• **Work to be completed**:
The records below are to be reproduced exactly, and no picture should appear in the copy.

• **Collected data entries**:
- - -

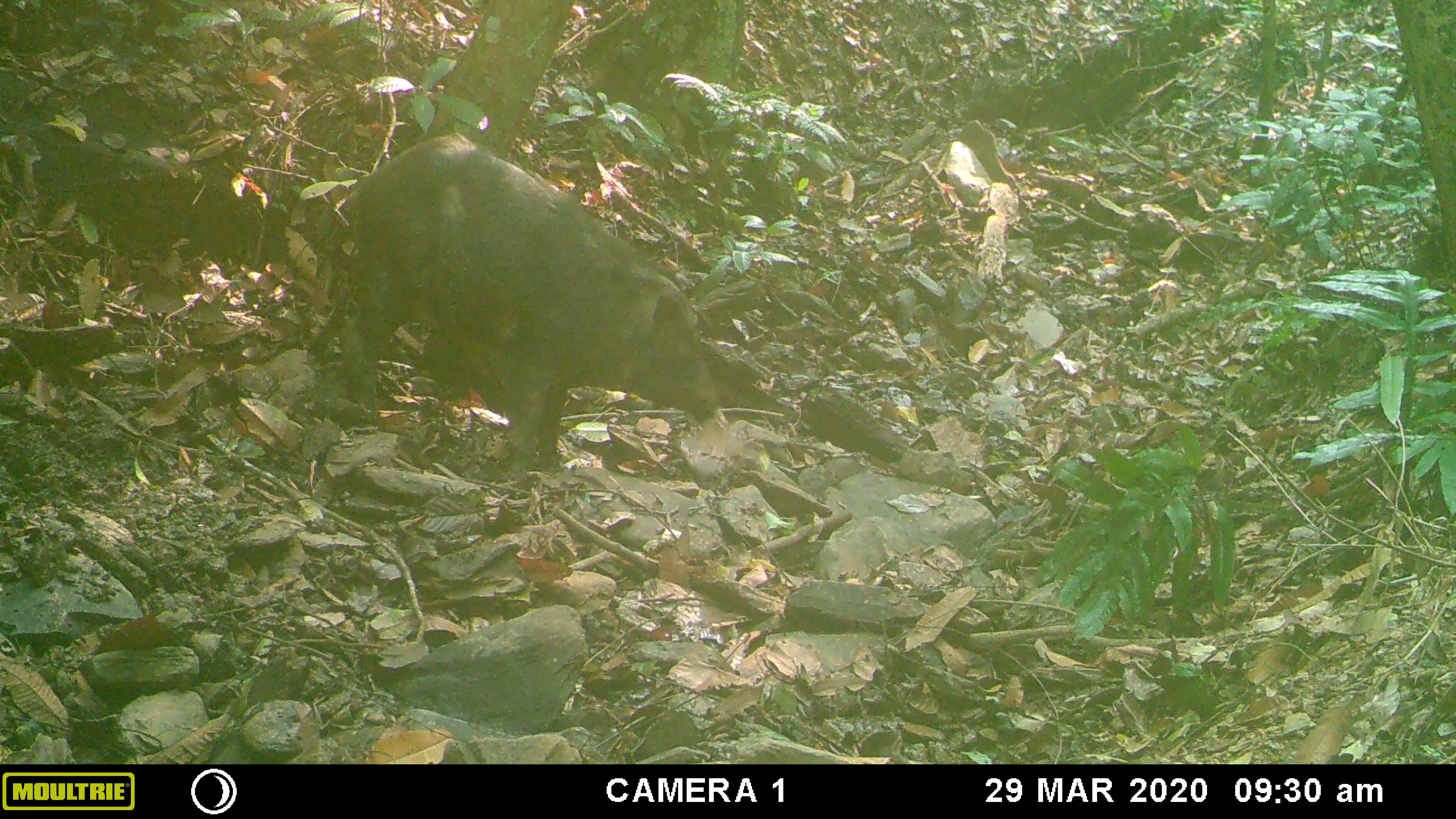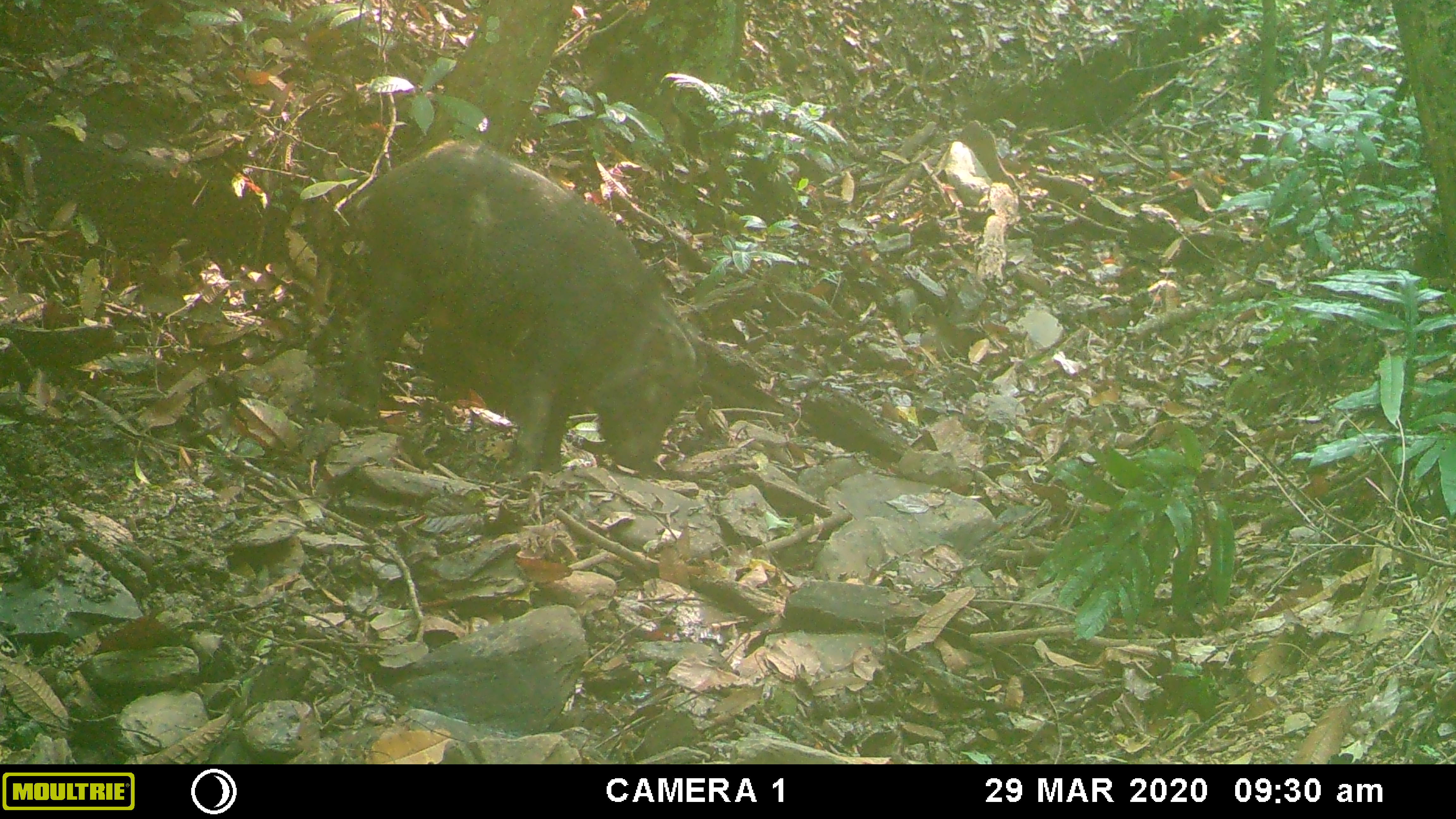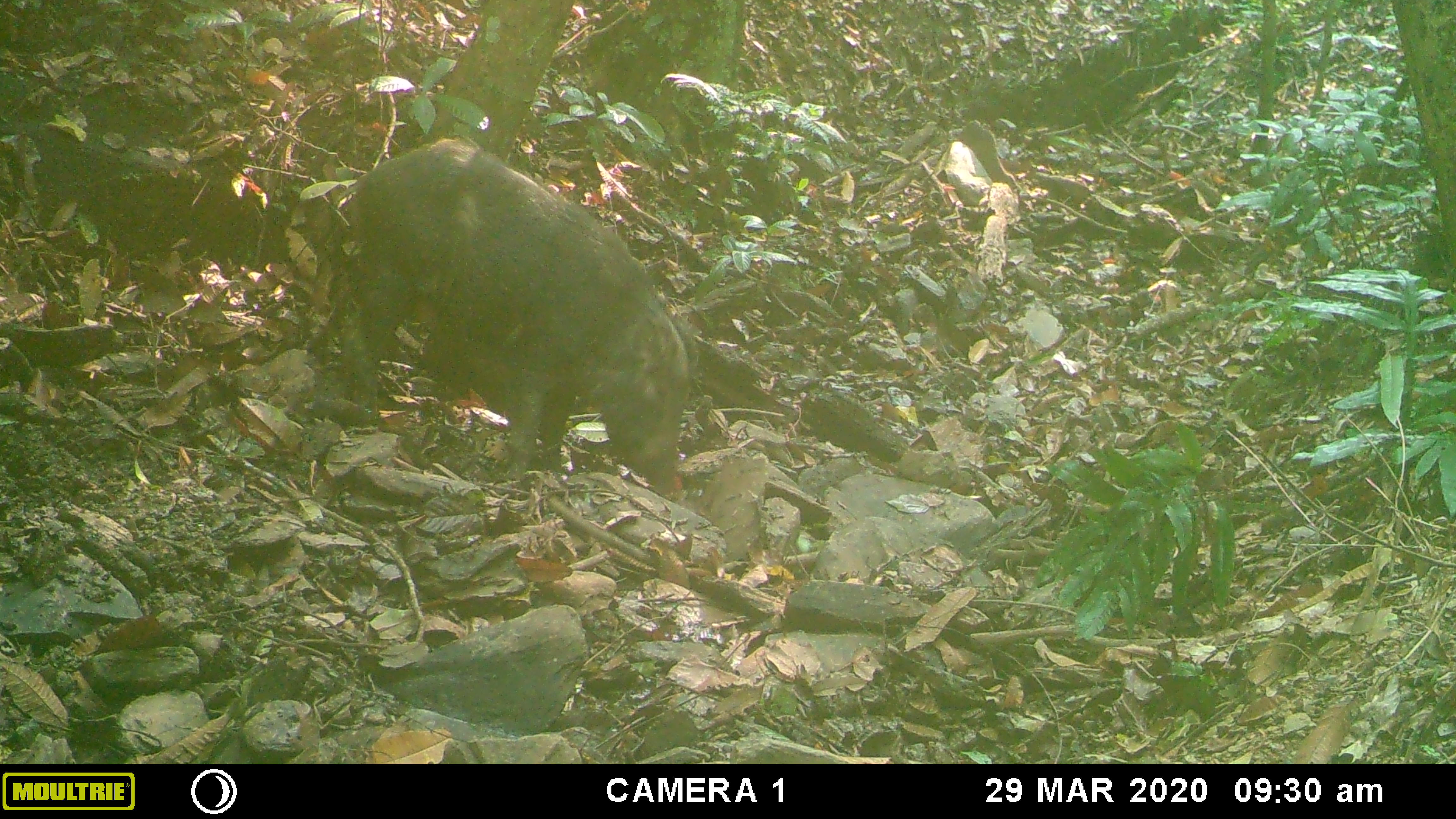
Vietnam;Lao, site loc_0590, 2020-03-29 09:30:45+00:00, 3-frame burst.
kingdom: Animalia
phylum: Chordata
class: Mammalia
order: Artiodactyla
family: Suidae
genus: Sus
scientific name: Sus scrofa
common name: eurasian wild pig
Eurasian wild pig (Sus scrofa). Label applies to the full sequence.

- - -

• **Answer area**:
Vietnam;Lao, site loc_0590, 2020-03-29 09:30:45+00:00, 3-frame burst.
kingdom: Animalia
phylum: Chordata
class: Mammalia
order: Artiodactyla
family: Suidae
genus: Sus
scientific name: Sus scrofa
common name: eurasian wild pig
Eurasian wild pig (Sus scrofa). Label applies to the full sequence.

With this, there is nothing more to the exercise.